Analysis of fingerprint spectrum and content determination results. This study used the “Chinese Herbal Medicine Chromatographic Fingerprint Similarity Evaluation Software” (2012 version) to conduct similarity analysis on the fingerprint spectra of 15 batches of rose flowers. A total of 30 common peaks were detected, and the similarity of the fingerprint spectra of the 15 batches of samples was greater than 0.95, indicating consistency in the chemical composition of rose flowers from different batches. A total of 10 characteristic peaks were identified through comparison with reference standards, of which 8 were flavonoids. Using cluster analysis and principal component analysis to analyze the fingerprint spectra of roses from different origins, when the clustering distance is 10, roses from different batches can be divided into 5 categories, indicating that roses from different origins have certain differences. PCA analysis shows that there are certain differences in the quality of roses from different regions. By measuring the content of hyperoside and isoquercitrin in 15 batches of rose flowers, the total content of hyperoside and isoquercitrin was 3.88-8.67mg/g, which was higher than the pharmacopoeia value of 0.38%. This indicates that all 15 batches of rose flowers are qualified medicinal materials, with the highest total content of hyperoside and isoquercitrin in Zhoukou City, Henan Province.

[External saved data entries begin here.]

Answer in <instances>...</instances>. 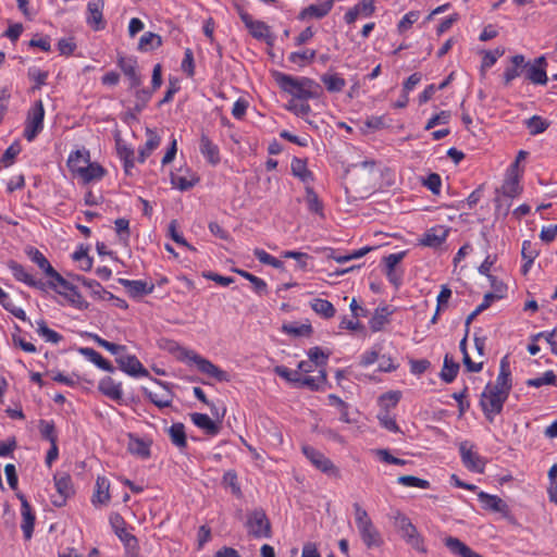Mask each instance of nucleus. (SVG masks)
I'll use <instances>...</instances> for the list:
<instances>
[{
  "label": "nucleus",
  "instance_id": "nucleus-1",
  "mask_svg": "<svg viewBox=\"0 0 557 557\" xmlns=\"http://www.w3.org/2000/svg\"><path fill=\"white\" fill-rule=\"evenodd\" d=\"M276 82L284 91L299 100L317 99L322 95V87L308 77L296 78L283 73L276 75Z\"/></svg>",
  "mask_w": 557,
  "mask_h": 557
},
{
  "label": "nucleus",
  "instance_id": "nucleus-2",
  "mask_svg": "<svg viewBox=\"0 0 557 557\" xmlns=\"http://www.w3.org/2000/svg\"><path fill=\"white\" fill-rule=\"evenodd\" d=\"M393 520L394 527L401 539L417 552L425 554L426 547L424 545V539L413 525L410 518L401 511L396 510L393 515Z\"/></svg>",
  "mask_w": 557,
  "mask_h": 557
},
{
  "label": "nucleus",
  "instance_id": "nucleus-3",
  "mask_svg": "<svg viewBox=\"0 0 557 557\" xmlns=\"http://www.w3.org/2000/svg\"><path fill=\"white\" fill-rule=\"evenodd\" d=\"M355 521L360 533V537L368 548L380 547L383 539L379 530L374 527L366 509L358 503L354 504Z\"/></svg>",
  "mask_w": 557,
  "mask_h": 557
},
{
  "label": "nucleus",
  "instance_id": "nucleus-4",
  "mask_svg": "<svg viewBox=\"0 0 557 557\" xmlns=\"http://www.w3.org/2000/svg\"><path fill=\"white\" fill-rule=\"evenodd\" d=\"M178 351H180V355H178L180 359L194 362L200 372H202L211 377H214L220 382L228 381L227 372L218 368L210 360L201 357L200 355L196 354L193 350H188L185 348L178 347Z\"/></svg>",
  "mask_w": 557,
  "mask_h": 557
},
{
  "label": "nucleus",
  "instance_id": "nucleus-5",
  "mask_svg": "<svg viewBox=\"0 0 557 557\" xmlns=\"http://www.w3.org/2000/svg\"><path fill=\"white\" fill-rule=\"evenodd\" d=\"M507 398L508 396H506L504 393L493 389L491 383L485 386L481 395L480 405L486 419L490 422H493L494 417L502 412Z\"/></svg>",
  "mask_w": 557,
  "mask_h": 557
},
{
  "label": "nucleus",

The established fingerprint method can be applied to the quality evaluation of roses. The fingerprint spectra of 15 batches of rose medicinal materials were analyzed using the “Chinese Medicine Chromatographic Fingerprint Similarity Evaluation Software” (2012 version), and a total of 22 common peaks were identified. The similarity of the fingerprint spectra of 15 batches of rose medicinal materials was greater than 0.95. Rose and rose are both members of the Rosaceae family and can be distinguished in terms of their morphological, microscopic, and physicochemical characteristics. However, there have been no reports on fingerprint identification. The UPLC fingerprint established in this study can be used for the identification of rose and rose. From the comparison of fingerprint spectra, it can be seen that the two have 15 common components, with rose having 10 exclusive components and rose having 5 exclusive components.
On the basis of establishing the UPLC fingerprint of rose flowers, this study identified multiple flavonoid components and evaluated them using chemical pattern recognition method; Establish a method for determining the content of hyperoside and isoquercitrin in roses, providing a basis for quality control of roses. This method is simple, accurate, and can provide reference for subsequent research on roses.